The next morning, I woke up to a dark room. Magno was making oatmeal and quietly talking to his father in Aymara (one of the native Bolivian languages). We all got out of bed, drank some oatmeal, and then got ready to make the trip up to Don Augustine's farm. We departed from the town at about 730 and began to hike. He hiked along the road for a while, then crossed over the river, and then hiked up a very steep and narrow trail to the farm. The trip was very challenging, especially with the hot and humid weather. After about 3 hours of hiking, we finally arrived at Magno's place. His house was a beautiful, humble, adobe structure, atop a huge luciously green mountain, surrounded by all kinds of crops and trees full of delicious fruits. At Magno's house we made lunch - a delicious feast of pasta with vegetables and roasted bananas. Then Magno taught us how to harvest oranges. We picked about 50 oranges and then made incredible fresh squeezed orange juice. Before heading down the mountain we took a little nap. We overslept a little, but soon woke up and made the hike down. Remember how it took us 3 hours to get up the mountain? Well, to get down, it took about 45 minutes... because we ran the whole way, down the steep and narrow path. What an adventure. We arrived at the river and had a little swim. Then we made our way to the 'canastilla'. This is a device that the locals use to cross the river. It's a small cart with a pulley system over a thick cable. The crossing was probably about 150 feet across and 40 feet high over the river. What an adventure! The cart ziplined about half way across the river, and then we pulled ourselves the rest of the way. Although the device may not look very safe, I can assure you that Magno kept us in very good hands. We finished the walk home along the road and arrived about dark. Again, we bathed in the river and made dinner. We were planning on making the trip home that night, but transportation through the town isn't very predictable. We ended up staying one more night.

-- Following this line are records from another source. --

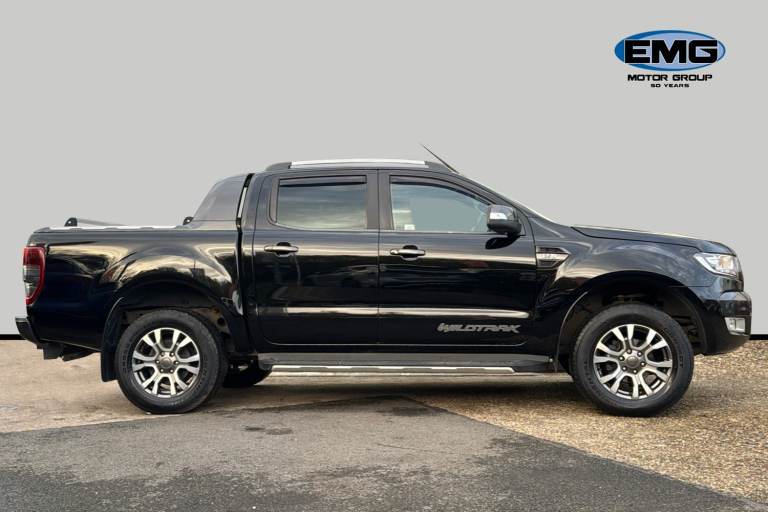  Ford Ranger Double Cab 3.2 Tdci Wildtrak Pickup Double Cab 4dr Diesel Auto 4wd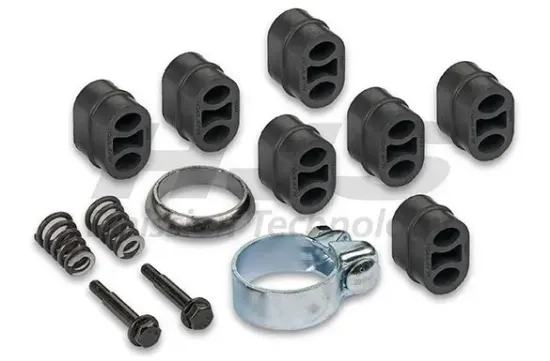 Montagesatz, Abgasanlage HJS 82 14 2775 Bild Montagesatz, Abgasanlage HJS 82 14 2775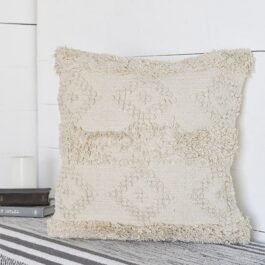 PDINAB41 COJIN BEIGE TRAMA DIAMOND 50CMX50CM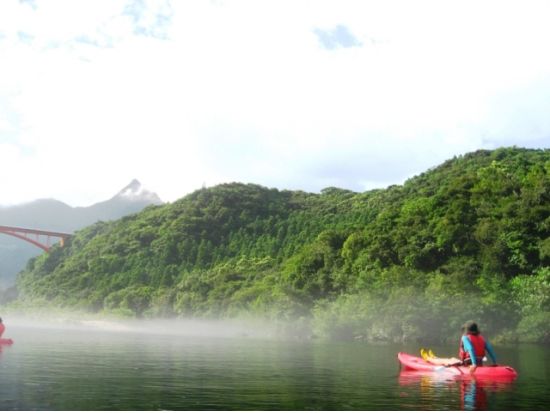 白谷雲水峡（苔むす森まで）トレッキング＋リバーカヤック 1日ツアー ＜昼弁当付／宮之浦～安房エリア送迎可能＞by 屋久島ガイドクラブ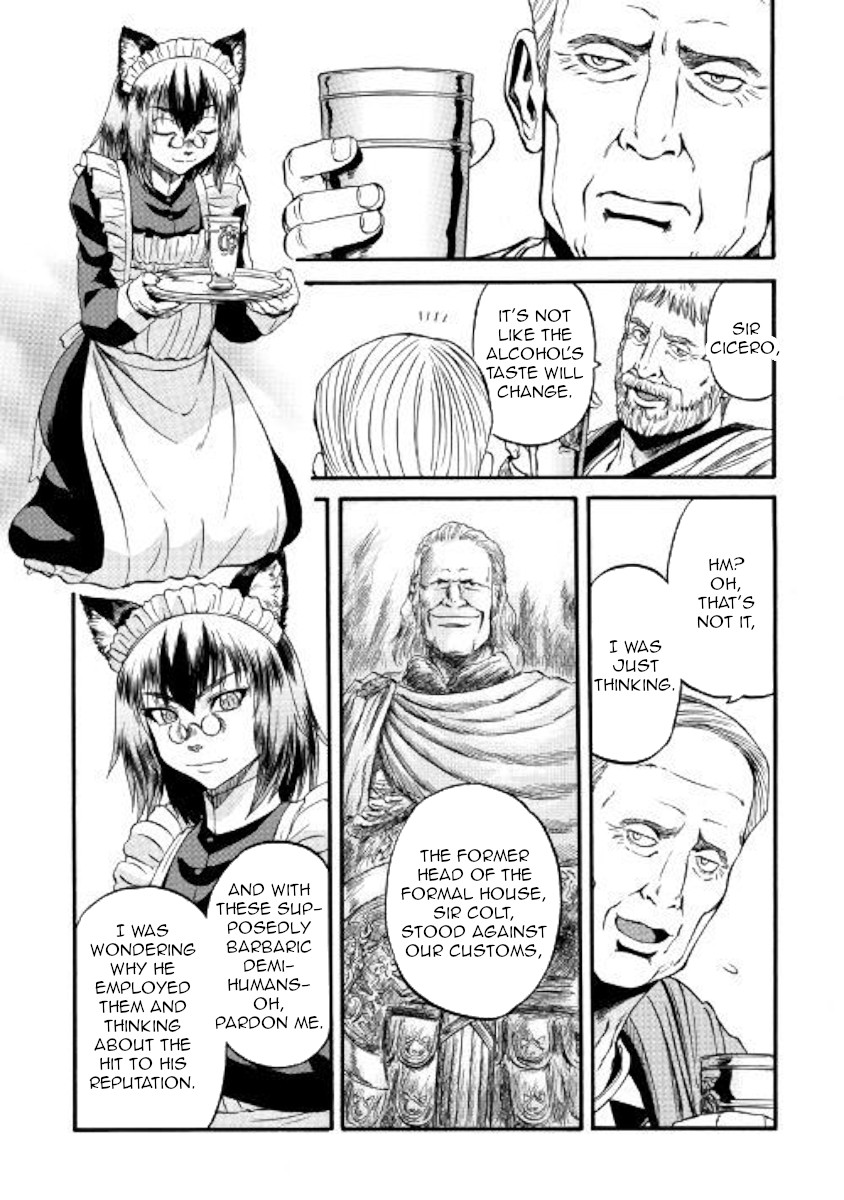 Gate - Jietai Kare no Chi nite, Kaku Tatakeri Chapter 91 page 9 - Chapter 91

We had our bags packed and we were ready to jump on a truck as soon as it passed. I woke up again around 7am to Magno making breakfast. We ate and intently listened for trucks to pass. The time had come. Magno ran outside, flagged down the truck, and yelled for us to grab our bags. We quickly gave our thanks and goodbyes to Magno and his father. We threw our bags on the truck and jumped in as the truck quickly departed down the bumpy, dirt road. Now, I don't think you quite understand how we travelled. We were in the back of a cargo truck (something that you might think chickens ride in) with about 50 indigenous Bolivian people. We sat on our bags and faught for any kind of room to get comfortable. It was a very interesting and cheap way to travel. Most of the other passengers thought we were crazy. Why would the rich gringos be riding with us in this truck? But it was such an experience and one that I would gladly repeat.

Well, we arrived safely back in La Paz around 330pm. We had returned to the hustle and bustle of the big city. Life in Magno's pueblo was quite different - very simple and humble, but incredibly interesting and enjoyable. It was such an honor to see and experience Magno's roots in the Yungas.